Esta tarde se siente más vulnerable, más melancólica, más triste que nunca, pero el tabaco no tiene nada que ver con el barro que le llueve por dentro. Lo que le pasa es quizá parecido, pero no es lo mismo. Esta tarde, Elenita preferiría llamarse Elena, como la llamaban en la facultad, como la conocía Isabel, aquella chica morena y menuda que había nacido en una provincia española, y hablaba español, y había venido a Madrid a estudiar desde una ciudad extraña y remota que se llamaba El Aaiún. Isabel y ella se habían conocido en primero y habían seguido siendo amigas hasta el final, un final que para Elenita significó un título académico, y para Isabel, una experiencia insólita de viaje a la nada, un concepto nacido de la pérdida absoluta de todo lo que hasta entonces había sido la realidad para ella, su ciudad, su casa, su identidad, su paisaje, su futuro.

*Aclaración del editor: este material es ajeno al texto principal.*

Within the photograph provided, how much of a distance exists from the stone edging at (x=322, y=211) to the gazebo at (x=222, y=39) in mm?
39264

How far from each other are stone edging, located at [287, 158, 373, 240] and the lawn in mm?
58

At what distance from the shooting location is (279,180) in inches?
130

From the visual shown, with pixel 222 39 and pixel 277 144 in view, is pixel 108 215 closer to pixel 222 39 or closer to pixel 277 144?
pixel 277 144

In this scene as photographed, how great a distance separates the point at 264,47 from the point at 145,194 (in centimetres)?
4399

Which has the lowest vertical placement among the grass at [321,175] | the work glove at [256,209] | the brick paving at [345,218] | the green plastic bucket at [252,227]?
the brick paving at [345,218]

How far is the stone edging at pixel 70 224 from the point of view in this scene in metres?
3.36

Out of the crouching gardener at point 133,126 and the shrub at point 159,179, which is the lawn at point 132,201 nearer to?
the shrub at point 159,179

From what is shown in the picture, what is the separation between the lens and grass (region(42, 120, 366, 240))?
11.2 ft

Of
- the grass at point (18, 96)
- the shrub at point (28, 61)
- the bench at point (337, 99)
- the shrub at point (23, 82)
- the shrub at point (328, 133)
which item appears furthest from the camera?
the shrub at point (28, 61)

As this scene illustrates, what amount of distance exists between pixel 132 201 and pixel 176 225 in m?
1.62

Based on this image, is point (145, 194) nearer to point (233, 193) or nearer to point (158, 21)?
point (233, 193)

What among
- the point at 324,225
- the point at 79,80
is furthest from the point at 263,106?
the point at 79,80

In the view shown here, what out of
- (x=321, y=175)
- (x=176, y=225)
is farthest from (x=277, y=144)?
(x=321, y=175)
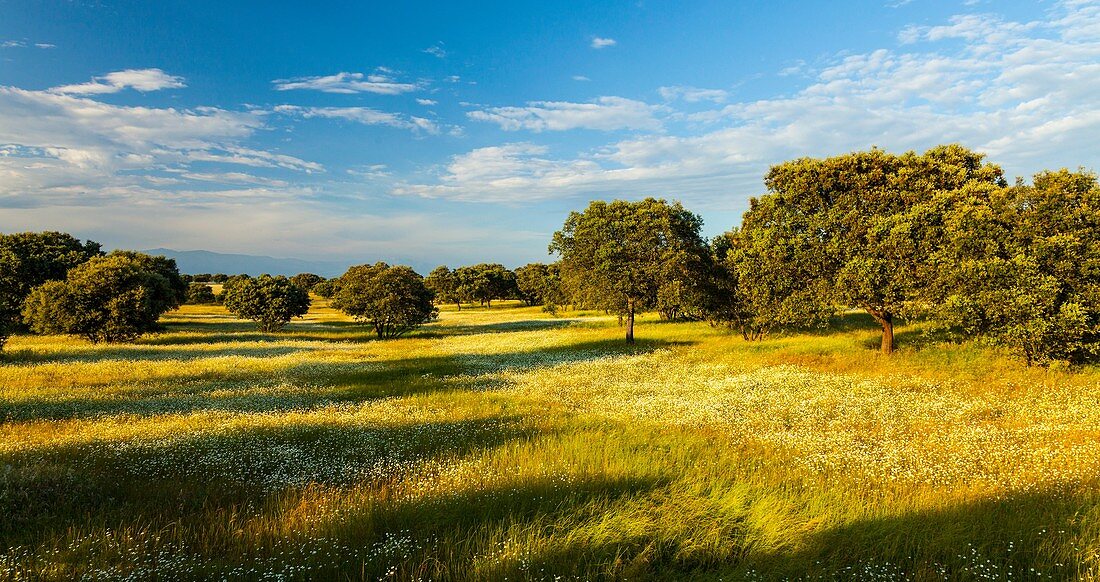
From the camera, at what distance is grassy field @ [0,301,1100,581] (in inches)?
208

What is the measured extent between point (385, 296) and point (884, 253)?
4073 cm

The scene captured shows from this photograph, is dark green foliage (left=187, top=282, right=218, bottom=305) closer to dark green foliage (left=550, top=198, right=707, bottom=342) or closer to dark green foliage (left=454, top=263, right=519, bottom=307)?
dark green foliage (left=454, top=263, right=519, bottom=307)

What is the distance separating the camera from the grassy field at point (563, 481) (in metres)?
5.28

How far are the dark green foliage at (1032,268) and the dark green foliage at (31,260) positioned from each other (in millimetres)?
67749

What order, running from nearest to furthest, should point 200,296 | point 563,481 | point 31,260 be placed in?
point 563,481 → point 31,260 → point 200,296

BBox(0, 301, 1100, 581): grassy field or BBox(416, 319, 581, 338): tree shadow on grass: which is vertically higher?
BBox(0, 301, 1100, 581): grassy field

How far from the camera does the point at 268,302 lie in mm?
56000

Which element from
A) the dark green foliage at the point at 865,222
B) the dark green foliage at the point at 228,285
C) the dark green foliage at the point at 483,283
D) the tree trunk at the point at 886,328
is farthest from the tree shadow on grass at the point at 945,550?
the dark green foliage at the point at 483,283

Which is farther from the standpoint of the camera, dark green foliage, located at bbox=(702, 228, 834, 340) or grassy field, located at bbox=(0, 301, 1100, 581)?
dark green foliage, located at bbox=(702, 228, 834, 340)

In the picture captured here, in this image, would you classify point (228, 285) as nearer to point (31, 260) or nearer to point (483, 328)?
point (31, 260)

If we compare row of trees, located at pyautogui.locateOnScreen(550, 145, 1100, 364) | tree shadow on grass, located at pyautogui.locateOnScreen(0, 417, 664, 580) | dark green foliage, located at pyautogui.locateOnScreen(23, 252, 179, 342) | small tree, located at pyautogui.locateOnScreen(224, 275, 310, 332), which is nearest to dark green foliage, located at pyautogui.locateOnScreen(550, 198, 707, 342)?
row of trees, located at pyautogui.locateOnScreen(550, 145, 1100, 364)

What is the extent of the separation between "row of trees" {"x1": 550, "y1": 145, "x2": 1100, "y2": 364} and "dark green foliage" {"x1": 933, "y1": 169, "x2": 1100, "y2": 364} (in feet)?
0.16

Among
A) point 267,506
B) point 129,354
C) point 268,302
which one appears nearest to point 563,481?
point 267,506

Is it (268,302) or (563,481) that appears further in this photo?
(268,302)
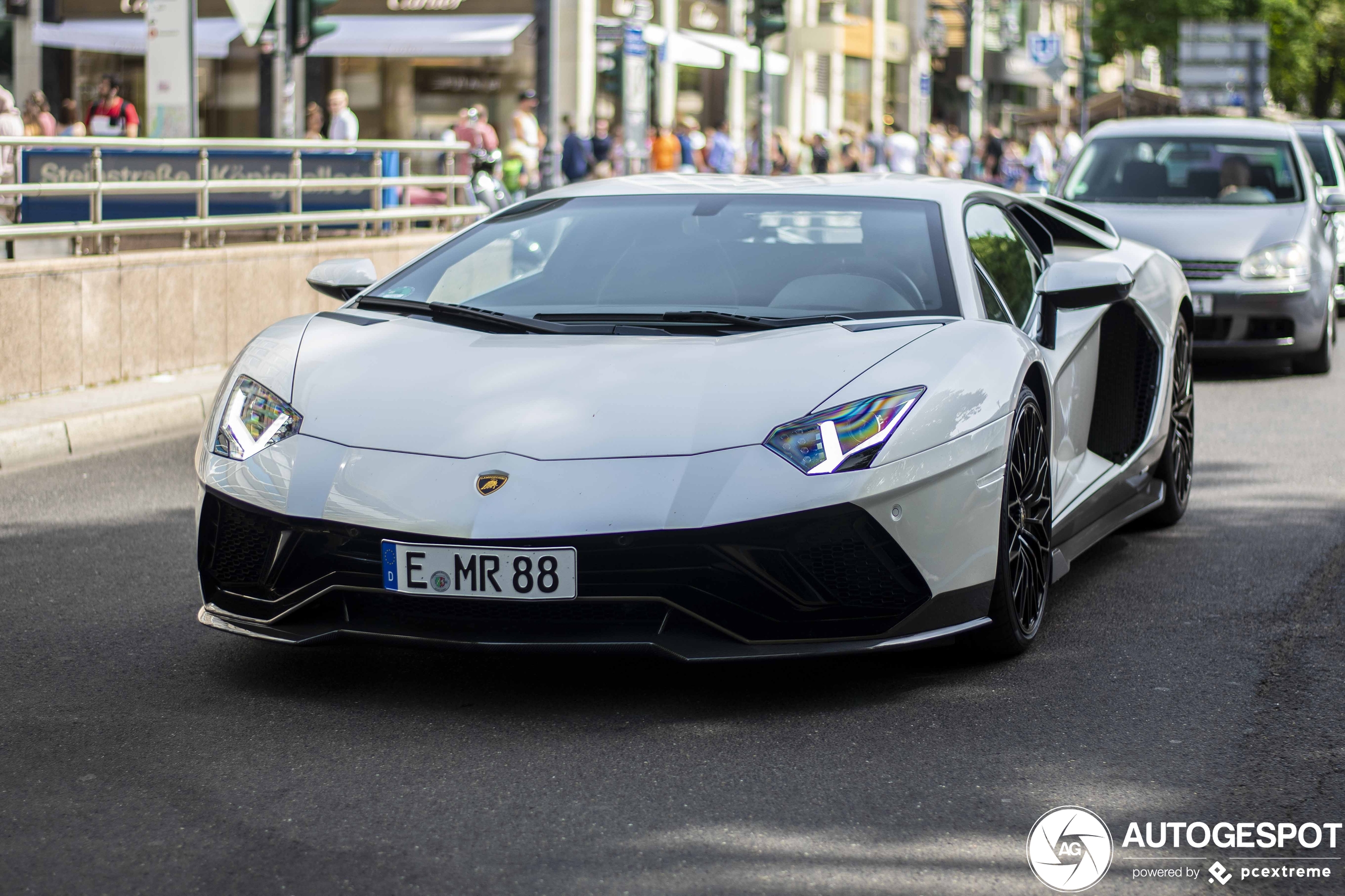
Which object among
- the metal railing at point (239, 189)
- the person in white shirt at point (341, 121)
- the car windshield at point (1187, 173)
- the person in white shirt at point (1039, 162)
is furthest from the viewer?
the person in white shirt at point (1039, 162)

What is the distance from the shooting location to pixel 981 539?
4.21 m

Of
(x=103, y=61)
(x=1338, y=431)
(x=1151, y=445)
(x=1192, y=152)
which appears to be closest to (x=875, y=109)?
(x=103, y=61)

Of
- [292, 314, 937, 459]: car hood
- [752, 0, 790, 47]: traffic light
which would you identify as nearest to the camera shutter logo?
[292, 314, 937, 459]: car hood

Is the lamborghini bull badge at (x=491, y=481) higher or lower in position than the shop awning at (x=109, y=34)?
lower

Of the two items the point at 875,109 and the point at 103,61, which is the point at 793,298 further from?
the point at 875,109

En aquella época, Elenita participó de la desesperación de Isabel, fue a dos o tres manifestaciones, la abrazó fuerte, la echó de menos, pero estaba demasiado absorta en su propio entusiasmo, esa epidemia de fervor universal que brotaba en cada esquina, como las flores en primavera. La tragedia de Isabel, ahora se da cuenta, casi molestaba en aquella fiesta perpetua de la segunda mitad de los setenta. Luego la olvidó. Es fácil olvidar lo que cuesta mucho trabajo recordar porque no quiere recordarlo nadie. Y sin embargo, esta tarde, Elena recuerda a Isabel, digna y entera en la última despedida como los que aún tienen esperanzas, y su imagen se funde con las lágrimas de un desconocido que llora sólo por el ojo izquierdo mientras levanta su mano esposada para que se vea por la ventanilla de un autobús. Esa imagen, muy reciente, converge en los mapas con la última mirada de su amiga saharaui en la frontera de Argelia. Esa imagen, la de un hombre subsahariano deportado hacia la muerte por lo que los medios de comunicación definen como brillante colaboración del Gobierno marroquí, es también una cuestión sentimental que tiene que ver con la memoria, con los viejos entusiasmos, aquella experiencia radical de la libertad, y el egoísmo cruel, intolerable, de un país que ya había elegido ser como unos pocos entre los demás, aunque sus habitantes estuvieran tan satisfechos de sí mismos que ni siquiera se dieron cuenta.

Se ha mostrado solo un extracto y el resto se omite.